Already, the Green New Deal has inspired a flurry of counter-proposals from both sides of the aisle, all more aggressive than any federal climate policy in a decade. Sen. Lamar Alexander (R-TN) is calling for a “new Manhattan Project for clean energy.” Rep. Matt Gaetz (R-FL) is drafting a “Green Real Deal.” Rep. Paul Tonko (D-NY) is writing his own proposal—and these are just the start. “We should let a thousand climate proposals bloom,” Tonko told the Washington Post.
And that’s been the point all along: to force politicians to grapple with climate change in a meaningful way, whether through a Green New Deal or another similarly ambitious policy. “We’ve shifted the entire terrain,” says Matthew Miles Goodrich, a 25-year-old writer and Sunrise organizer.
The recent explosion of teen climate activism is about more than a single piece of legislation.

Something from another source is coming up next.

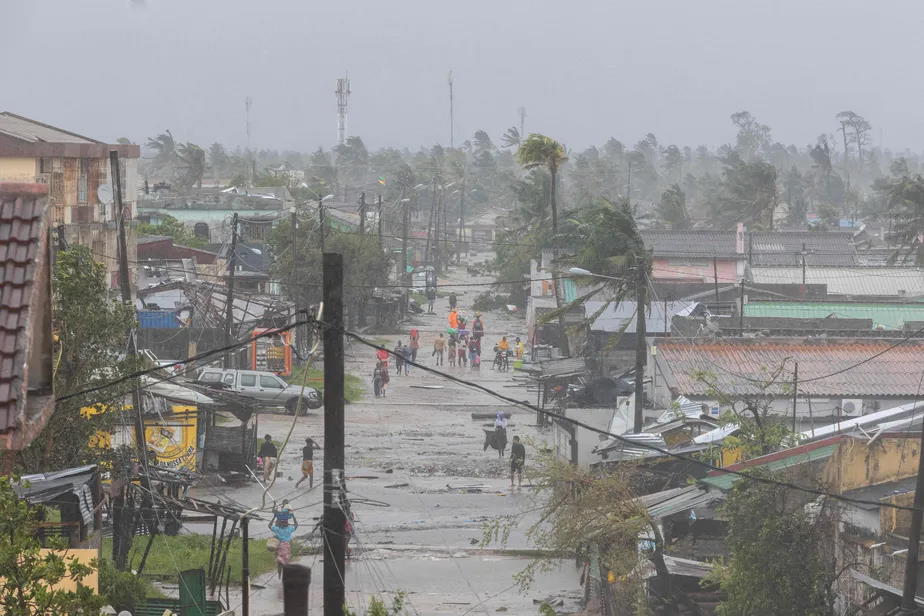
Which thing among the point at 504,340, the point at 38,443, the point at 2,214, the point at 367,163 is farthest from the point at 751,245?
the point at 367,163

The movement is bringing stark moral clarity to an issue that has long been defined by the technocratic language of markets, diplomacy, and technology. “For climate in particular, young people have the moral authority to say, ‘we are the ones who are going to have to live with the growing crisis, the worst impacts in our communities,’” says Carina Barnett-Loro, a senior program manager with the Climate Advocacy Lab, a climate advocacy research group founded in 2015.

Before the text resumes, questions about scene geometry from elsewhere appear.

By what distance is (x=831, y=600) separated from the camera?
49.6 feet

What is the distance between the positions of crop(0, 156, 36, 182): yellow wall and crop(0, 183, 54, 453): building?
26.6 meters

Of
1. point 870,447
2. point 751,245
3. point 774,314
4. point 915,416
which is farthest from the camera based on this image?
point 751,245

This moral authority allows young people to call out political and business leaders and be taken seriously. Take Thunberg, the Swedish climate activist, who addressed delegates at the World Economic Forum in Davos, Switzerland in January. “Some people, some companies, some decision-makers, in particular, have known exactly what priceless values they have been sacrificing to continue making unimaginable amounts of money,” she said. “And I think many of you here today belong to that group of people.”
Establishing clear moral principles is only the first step. Young activists will need to figure out how to translate their current momentum and visibility into political organizing and policy while staving off attacks from the fossil fuel industry and its allies (which have been relatively muted in the U.S. so far).
Parks acknowledges that the political and economic changes necessary to avoid catastrophic climate change are “not going to just start with one day of action.” That’s why he’s working with the Sierra Club to pass legislation to make the air in his community, and across California, less deadly to breathe. “We have to continue with the same energy,” he says.
Grigsby is looking forward to casting her first vote in the 2020 federal election. With many leading Democratic presidential candidates supporting the Green New Deal, she’ll be working with the Sunrise Movement to “get one of those people elected as president,” she says. She’ll also be helping register Kentucky voters. “It’s making sure we get good turnout so we can get [Senator McConnell] out of office,” she says.
These are daunting goals for anyone, much less for people who haven’t graduated high school; some can’t yet drive. But the University of California’s Stokes believes today’s teenage climate activists could have a long-lasting influence. “There’s a moral authority that they are just unlocking in a really powerful way,” she says.
“I don’t think this a one-off; the problem doesn’t go away tomorrow,” Stokes says. “These kids want to feel like there’s going to be a future for them.”